### What is required
Using the records below, copy out exactly the line that contains "How far is the olive" and every line that follows it, up to and including the last, and no others.

-- begin --

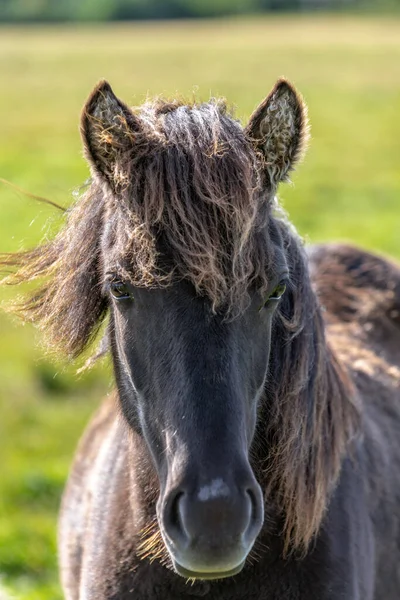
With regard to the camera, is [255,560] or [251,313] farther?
[255,560]

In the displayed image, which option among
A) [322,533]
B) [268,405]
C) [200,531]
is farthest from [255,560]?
[200,531]

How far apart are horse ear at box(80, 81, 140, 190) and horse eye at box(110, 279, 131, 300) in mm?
305

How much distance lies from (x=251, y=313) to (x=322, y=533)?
0.91m

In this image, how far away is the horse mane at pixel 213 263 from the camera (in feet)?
8.57

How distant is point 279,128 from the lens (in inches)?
112

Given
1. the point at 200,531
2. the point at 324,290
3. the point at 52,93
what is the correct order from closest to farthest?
1. the point at 200,531
2. the point at 324,290
3. the point at 52,93

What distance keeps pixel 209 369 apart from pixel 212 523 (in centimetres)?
42

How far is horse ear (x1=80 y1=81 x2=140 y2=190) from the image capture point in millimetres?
2754

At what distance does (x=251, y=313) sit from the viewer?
2.66 meters

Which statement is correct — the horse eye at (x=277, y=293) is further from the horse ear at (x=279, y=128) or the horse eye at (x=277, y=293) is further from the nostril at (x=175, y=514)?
the nostril at (x=175, y=514)

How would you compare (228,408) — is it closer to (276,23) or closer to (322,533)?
(322,533)

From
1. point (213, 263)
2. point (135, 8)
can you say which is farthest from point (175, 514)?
point (135, 8)

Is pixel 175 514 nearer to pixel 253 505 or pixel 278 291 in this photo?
pixel 253 505

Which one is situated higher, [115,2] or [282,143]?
[115,2]
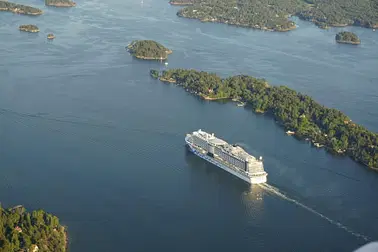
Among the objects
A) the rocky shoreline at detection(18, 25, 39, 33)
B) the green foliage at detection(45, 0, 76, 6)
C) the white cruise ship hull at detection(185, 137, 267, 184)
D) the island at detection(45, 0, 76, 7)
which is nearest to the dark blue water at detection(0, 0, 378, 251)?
the white cruise ship hull at detection(185, 137, 267, 184)

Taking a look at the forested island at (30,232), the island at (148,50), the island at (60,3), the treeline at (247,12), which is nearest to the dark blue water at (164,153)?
the forested island at (30,232)

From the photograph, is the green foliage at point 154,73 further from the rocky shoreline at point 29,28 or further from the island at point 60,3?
the island at point 60,3

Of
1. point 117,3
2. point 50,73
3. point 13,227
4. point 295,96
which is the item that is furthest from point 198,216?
point 117,3

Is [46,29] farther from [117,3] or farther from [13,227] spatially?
[13,227]

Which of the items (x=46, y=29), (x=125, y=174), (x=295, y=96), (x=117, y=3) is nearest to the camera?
(x=125, y=174)

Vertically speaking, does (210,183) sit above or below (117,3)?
below

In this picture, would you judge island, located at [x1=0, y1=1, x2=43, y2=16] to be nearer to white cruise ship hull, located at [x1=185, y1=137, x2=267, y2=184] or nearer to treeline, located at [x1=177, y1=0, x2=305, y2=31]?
treeline, located at [x1=177, y1=0, x2=305, y2=31]
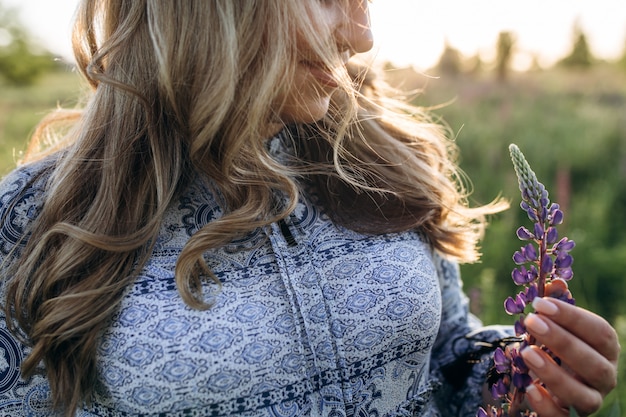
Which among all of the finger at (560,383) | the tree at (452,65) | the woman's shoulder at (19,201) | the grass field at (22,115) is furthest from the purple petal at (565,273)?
the tree at (452,65)

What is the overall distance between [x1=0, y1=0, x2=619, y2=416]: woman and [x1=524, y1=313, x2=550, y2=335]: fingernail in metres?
0.52

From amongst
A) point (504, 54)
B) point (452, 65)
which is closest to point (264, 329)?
point (504, 54)

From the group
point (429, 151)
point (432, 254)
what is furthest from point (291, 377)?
point (429, 151)

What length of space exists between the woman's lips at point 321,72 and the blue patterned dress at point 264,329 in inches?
11.8

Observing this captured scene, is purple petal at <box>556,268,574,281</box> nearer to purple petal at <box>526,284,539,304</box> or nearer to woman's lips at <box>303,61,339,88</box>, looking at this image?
purple petal at <box>526,284,539,304</box>

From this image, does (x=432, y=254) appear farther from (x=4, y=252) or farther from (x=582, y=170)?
(x=582, y=170)

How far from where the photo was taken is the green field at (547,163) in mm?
2900

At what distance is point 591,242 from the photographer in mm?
3301

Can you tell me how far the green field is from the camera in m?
2.90

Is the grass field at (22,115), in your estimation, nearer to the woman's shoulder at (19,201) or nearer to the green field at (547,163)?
the green field at (547,163)

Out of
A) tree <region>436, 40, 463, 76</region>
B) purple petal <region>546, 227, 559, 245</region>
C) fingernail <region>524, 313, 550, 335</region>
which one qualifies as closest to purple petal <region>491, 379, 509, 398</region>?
fingernail <region>524, 313, 550, 335</region>

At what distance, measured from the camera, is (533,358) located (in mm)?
792

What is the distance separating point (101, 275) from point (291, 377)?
0.45 metres

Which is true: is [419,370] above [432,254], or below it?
below
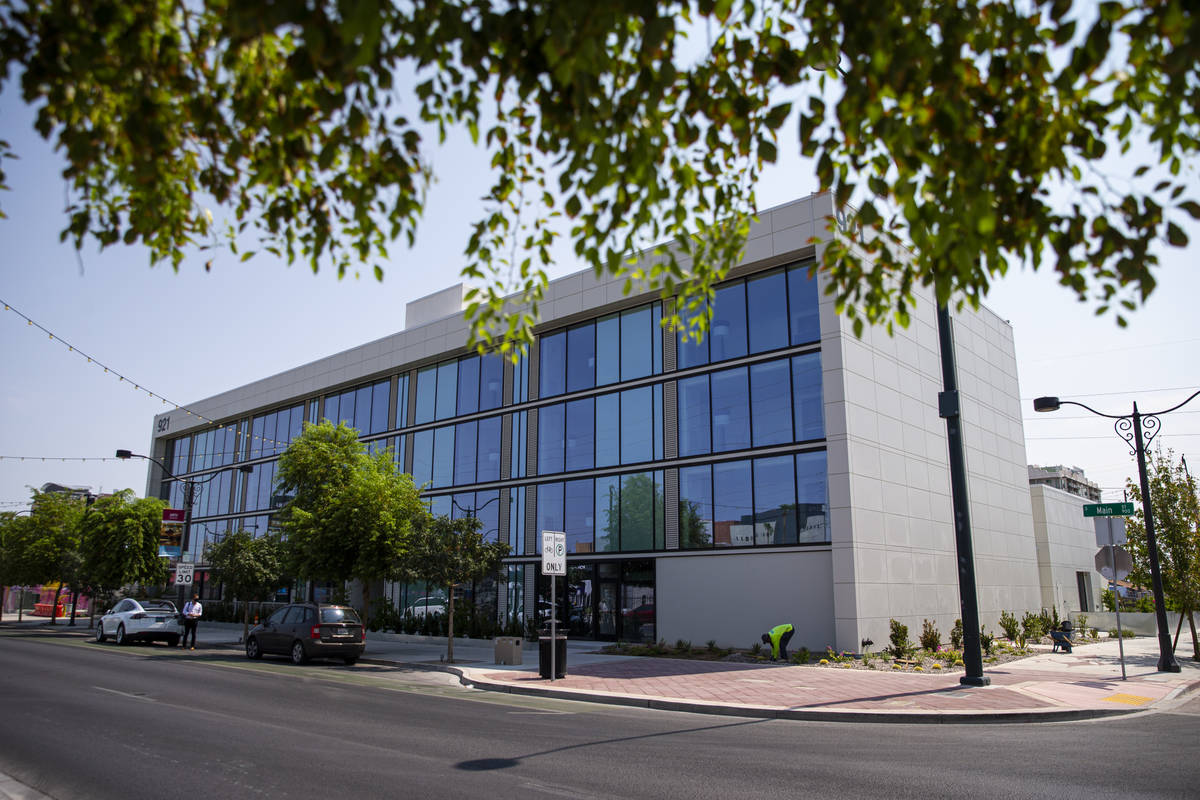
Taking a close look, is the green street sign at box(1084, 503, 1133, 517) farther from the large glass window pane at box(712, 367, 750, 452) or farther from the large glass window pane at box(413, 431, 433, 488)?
the large glass window pane at box(413, 431, 433, 488)

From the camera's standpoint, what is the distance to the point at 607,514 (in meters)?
27.3

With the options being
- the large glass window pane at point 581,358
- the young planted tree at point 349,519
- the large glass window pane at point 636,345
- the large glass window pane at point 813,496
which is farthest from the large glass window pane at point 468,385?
the large glass window pane at point 813,496

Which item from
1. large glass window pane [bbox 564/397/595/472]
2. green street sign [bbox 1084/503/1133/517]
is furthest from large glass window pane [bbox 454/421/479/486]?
green street sign [bbox 1084/503/1133/517]

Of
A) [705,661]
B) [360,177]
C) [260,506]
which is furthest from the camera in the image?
[260,506]

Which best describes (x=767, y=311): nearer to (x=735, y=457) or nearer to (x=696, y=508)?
(x=735, y=457)

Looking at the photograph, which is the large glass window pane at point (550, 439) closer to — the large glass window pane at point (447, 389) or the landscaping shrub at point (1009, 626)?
the large glass window pane at point (447, 389)

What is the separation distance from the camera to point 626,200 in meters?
4.60

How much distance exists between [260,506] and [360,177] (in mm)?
43938

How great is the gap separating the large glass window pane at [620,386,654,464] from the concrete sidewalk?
22.4ft

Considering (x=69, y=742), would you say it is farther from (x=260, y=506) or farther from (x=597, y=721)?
(x=260, y=506)

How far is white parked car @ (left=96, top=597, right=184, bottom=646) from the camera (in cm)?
2923

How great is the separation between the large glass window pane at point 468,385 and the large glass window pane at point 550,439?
415 cm

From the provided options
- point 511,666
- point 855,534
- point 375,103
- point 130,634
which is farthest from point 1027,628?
point 130,634

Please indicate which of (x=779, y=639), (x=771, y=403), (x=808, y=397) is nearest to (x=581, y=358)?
(x=771, y=403)
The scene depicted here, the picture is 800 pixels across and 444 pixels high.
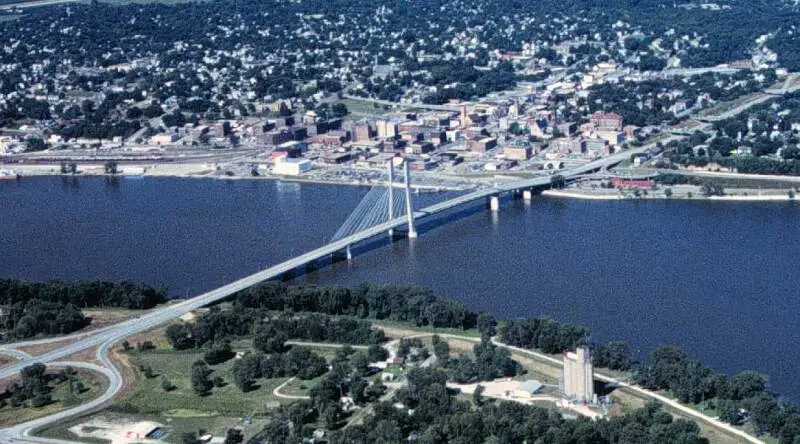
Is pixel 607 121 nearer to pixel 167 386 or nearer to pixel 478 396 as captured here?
pixel 478 396

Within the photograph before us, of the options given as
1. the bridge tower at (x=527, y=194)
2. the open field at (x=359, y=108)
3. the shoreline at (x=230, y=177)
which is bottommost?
the bridge tower at (x=527, y=194)

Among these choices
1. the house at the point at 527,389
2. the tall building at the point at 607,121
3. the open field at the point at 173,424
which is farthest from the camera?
the tall building at the point at 607,121

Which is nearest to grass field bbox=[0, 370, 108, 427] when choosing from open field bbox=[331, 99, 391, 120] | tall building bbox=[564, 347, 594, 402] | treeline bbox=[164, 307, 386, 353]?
treeline bbox=[164, 307, 386, 353]

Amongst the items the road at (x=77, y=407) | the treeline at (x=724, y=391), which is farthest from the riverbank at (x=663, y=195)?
the road at (x=77, y=407)

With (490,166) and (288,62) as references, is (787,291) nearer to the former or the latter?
(490,166)

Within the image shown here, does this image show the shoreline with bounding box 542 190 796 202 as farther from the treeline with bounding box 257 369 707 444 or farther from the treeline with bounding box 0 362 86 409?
the treeline with bounding box 0 362 86 409

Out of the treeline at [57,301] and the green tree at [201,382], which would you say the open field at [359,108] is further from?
the green tree at [201,382]

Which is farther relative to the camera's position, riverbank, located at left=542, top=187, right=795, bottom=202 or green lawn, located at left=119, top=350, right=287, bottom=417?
riverbank, located at left=542, top=187, right=795, bottom=202
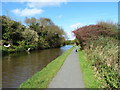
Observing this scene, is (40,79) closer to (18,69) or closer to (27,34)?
(18,69)

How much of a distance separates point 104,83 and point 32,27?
43188 mm

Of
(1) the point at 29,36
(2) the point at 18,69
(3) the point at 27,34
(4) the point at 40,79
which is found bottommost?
(2) the point at 18,69

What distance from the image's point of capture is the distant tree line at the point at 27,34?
3668cm

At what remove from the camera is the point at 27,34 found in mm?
42094

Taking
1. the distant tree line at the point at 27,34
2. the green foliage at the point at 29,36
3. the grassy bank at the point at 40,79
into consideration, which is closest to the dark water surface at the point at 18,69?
the grassy bank at the point at 40,79

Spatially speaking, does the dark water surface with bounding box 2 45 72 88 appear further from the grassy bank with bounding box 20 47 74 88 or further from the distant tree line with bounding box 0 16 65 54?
the distant tree line with bounding box 0 16 65 54

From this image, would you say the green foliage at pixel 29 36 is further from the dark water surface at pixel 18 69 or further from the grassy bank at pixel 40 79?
the grassy bank at pixel 40 79

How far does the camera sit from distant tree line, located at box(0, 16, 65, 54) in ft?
120

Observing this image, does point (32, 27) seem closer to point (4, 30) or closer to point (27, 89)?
point (4, 30)

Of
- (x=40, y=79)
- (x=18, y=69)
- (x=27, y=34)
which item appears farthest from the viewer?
(x=27, y=34)

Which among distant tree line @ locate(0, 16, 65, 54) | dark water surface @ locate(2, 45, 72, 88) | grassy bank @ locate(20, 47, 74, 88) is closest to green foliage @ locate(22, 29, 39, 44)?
distant tree line @ locate(0, 16, 65, 54)

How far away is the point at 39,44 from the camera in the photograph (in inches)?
1813

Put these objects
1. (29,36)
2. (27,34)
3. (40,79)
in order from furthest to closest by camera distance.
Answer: (29,36)
(27,34)
(40,79)

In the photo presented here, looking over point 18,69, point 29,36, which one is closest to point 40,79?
point 18,69
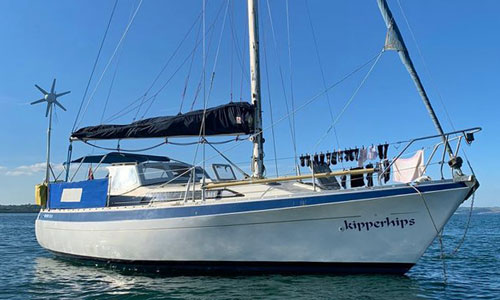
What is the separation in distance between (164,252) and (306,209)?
384 cm

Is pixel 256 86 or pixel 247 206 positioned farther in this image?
pixel 256 86

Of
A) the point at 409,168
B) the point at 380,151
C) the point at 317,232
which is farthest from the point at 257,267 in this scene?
the point at 409,168

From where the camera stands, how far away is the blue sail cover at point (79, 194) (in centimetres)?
1217

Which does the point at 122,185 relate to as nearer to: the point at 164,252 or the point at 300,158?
the point at 164,252

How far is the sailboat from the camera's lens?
8.94 meters

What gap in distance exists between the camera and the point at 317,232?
916 centimetres

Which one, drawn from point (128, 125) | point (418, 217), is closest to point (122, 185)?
point (128, 125)

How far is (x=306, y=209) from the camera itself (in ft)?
29.9

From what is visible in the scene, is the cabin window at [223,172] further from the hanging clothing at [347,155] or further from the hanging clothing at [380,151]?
the hanging clothing at [380,151]

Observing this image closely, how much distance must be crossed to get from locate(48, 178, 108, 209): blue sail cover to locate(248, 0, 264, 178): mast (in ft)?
14.9

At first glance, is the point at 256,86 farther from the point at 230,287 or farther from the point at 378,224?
the point at 230,287

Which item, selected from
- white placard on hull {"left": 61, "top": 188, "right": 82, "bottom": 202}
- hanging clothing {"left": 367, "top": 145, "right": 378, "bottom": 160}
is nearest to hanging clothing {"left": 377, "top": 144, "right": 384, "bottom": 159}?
hanging clothing {"left": 367, "top": 145, "right": 378, "bottom": 160}

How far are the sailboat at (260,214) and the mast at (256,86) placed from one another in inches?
1.2

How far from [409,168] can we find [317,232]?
253 centimetres
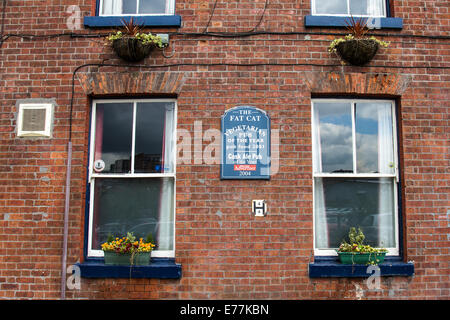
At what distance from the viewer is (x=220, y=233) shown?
4746 millimetres

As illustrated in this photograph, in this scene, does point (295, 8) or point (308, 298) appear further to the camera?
point (295, 8)

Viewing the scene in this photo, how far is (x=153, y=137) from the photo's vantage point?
5121mm

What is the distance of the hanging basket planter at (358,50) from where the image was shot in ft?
15.9

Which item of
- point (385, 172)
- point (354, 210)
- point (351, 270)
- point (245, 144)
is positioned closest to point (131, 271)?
point (245, 144)

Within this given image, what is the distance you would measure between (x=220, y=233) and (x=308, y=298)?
1.36m

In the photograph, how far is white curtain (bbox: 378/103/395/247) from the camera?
4973 millimetres

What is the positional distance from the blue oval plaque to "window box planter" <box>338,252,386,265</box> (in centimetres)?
142

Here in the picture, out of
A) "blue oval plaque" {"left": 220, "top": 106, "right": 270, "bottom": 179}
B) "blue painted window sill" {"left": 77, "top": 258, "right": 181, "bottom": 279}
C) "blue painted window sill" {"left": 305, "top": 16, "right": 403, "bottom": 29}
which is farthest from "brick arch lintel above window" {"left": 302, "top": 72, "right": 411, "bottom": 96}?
"blue painted window sill" {"left": 77, "top": 258, "right": 181, "bottom": 279}

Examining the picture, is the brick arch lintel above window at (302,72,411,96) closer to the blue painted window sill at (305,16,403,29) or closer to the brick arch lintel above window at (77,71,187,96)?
the blue painted window sill at (305,16,403,29)

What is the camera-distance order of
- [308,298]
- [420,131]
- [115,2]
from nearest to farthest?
[308,298]
[420,131]
[115,2]

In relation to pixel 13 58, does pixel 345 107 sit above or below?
below

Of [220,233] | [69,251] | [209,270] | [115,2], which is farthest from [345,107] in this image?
Result: [69,251]

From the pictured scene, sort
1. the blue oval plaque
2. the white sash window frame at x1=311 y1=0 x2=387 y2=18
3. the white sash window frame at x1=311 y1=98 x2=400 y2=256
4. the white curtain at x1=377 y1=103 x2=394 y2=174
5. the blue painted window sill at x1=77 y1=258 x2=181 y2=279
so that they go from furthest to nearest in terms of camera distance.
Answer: the white sash window frame at x1=311 y1=0 x2=387 y2=18
the white curtain at x1=377 y1=103 x2=394 y2=174
the white sash window frame at x1=311 y1=98 x2=400 y2=256
the blue oval plaque
the blue painted window sill at x1=77 y1=258 x2=181 y2=279

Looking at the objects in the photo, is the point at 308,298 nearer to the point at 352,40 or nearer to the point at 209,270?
the point at 209,270
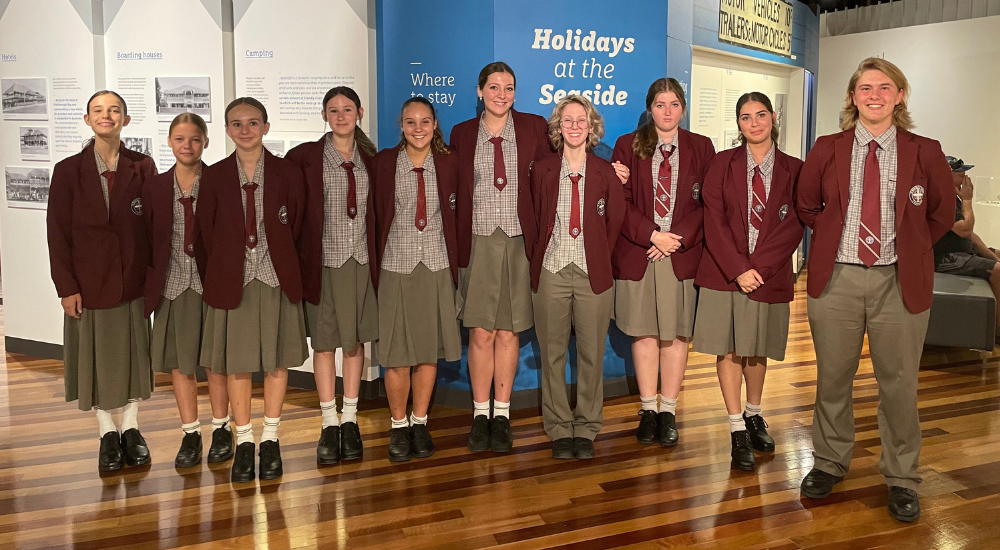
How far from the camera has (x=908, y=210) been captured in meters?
3.20

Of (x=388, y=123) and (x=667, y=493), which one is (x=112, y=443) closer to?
(x=388, y=123)

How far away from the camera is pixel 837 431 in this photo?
3535 millimetres

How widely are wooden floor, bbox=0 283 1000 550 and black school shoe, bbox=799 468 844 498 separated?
0.07 meters

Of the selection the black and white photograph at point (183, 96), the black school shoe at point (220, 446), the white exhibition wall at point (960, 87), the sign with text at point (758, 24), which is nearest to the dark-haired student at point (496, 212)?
the black school shoe at point (220, 446)

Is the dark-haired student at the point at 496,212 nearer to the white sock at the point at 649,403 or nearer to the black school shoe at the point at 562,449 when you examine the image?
the black school shoe at the point at 562,449

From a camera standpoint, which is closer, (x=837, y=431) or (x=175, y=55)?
(x=837, y=431)

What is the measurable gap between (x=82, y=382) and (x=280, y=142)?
78.3 inches

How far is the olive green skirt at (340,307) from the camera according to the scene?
12.7 ft

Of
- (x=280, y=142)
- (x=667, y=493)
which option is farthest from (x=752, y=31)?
(x=667, y=493)

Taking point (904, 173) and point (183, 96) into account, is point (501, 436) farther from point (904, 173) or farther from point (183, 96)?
point (183, 96)

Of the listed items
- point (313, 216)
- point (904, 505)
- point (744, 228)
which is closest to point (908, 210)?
point (744, 228)

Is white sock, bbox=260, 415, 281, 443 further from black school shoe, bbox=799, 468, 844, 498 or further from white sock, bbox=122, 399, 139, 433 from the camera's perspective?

-- end --

### Written response
How far is the olive green skirt at (340,307) from the camera according to the scene?
12.7 ft

Of
- (x=280, y=142)
- (x=667, y=493)
which option is farthest from (x=752, y=31)?
(x=667, y=493)

Taking point (904, 173) and point (183, 96) into account, is point (501, 436) farther from point (904, 173) or farther from point (183, 96)?
point (183, 96)

Of the listed items
- point (313, 216)
- point (904, 505)
- point (744, 228)
which is closest to point (908, 210)?
point (744, 228)

Is white sock, bbox=260, 415, 281, 443 further from black school shoe, bbox=799, 468, 844, 498 or further from white sock, bbox=122, 399, 139, 433 from the camera's perspective?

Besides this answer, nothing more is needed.